Re: GCR (osmo_store16be/osmo_store32be)

Wed, 11 Jan 2023 20:27:03 -0800 

Hi Keith,

On 12.01.2023 10:05, Keith wrote:

Could somebody take a look at this:

https://gitea.osmocom.org/cellular-infrastructure/osmo-msc/src/branch/master/src/libmsc/transaction.c#L156

where we have:

     osmo_store32be(trans->callref, lcls->gcr.cr);
    osmo_store16be(use_lac ? trans->msc_a->via_cell.lai.lac : trans->msc_a->via_cell.cell_identity, lcls->gcr.cr + 3);
I don't have any deep knowledge of the related code, but I see weird things happening in the code you're pointing to above: 

* the lcls->gcr.cr[] is only 5 octets large,
* the code stores 4 + 2 = 6 octets in that buffer.

  | 0 | 1 | 2 | 3 | 4 |
   ^^^^^^^^^^^^xxx       CallRef at &lcls->gcr.cr[0]
               ^^^^^^^   LAC/CID at &lcls->gcr.cr[3]
As can be seen, LAC/CID overwrites last octet of the CallRef.
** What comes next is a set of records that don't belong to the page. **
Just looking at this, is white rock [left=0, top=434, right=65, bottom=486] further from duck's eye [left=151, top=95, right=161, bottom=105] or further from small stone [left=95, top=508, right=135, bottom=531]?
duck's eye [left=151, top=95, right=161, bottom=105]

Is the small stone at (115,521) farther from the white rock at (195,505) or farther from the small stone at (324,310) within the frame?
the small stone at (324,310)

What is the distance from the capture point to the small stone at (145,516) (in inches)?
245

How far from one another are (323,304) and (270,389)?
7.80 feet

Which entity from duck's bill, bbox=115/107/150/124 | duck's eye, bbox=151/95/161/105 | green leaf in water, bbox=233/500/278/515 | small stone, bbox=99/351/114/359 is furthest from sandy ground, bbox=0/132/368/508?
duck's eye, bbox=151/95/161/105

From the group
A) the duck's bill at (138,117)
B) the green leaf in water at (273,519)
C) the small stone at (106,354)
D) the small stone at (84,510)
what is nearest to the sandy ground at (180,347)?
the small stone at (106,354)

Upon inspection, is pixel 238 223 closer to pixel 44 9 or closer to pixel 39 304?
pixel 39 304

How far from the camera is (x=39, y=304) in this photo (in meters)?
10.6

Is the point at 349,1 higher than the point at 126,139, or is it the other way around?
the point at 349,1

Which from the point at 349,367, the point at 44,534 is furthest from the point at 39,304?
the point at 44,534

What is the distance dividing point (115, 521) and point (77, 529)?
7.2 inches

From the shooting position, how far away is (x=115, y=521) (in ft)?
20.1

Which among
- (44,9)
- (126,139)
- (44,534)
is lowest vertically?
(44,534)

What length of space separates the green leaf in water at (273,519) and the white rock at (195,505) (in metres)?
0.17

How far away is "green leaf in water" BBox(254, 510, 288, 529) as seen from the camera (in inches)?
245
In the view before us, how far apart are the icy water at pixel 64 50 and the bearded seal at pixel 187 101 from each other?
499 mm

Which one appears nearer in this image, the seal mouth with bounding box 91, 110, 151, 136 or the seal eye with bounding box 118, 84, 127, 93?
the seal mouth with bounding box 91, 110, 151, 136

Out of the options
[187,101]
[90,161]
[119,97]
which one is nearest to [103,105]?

This looks like a bug to me, because we're basically loosing an essential part of the CallRef (e.g. 0x80000023 becomes 0x800000??). 


Now, If I change the order, such that would seem logical:
    osmo_store16be(use_lac ? trans->msc_a->via_cell.lai.lac : trans->msc_a->via_cell.cell_identity, lcls->gcr.cr + 3); 
     osmo_store32be(trans->callref, lcls->gcr.cr);
Then I get a different GCR, reflecting the trans->callref for each call. 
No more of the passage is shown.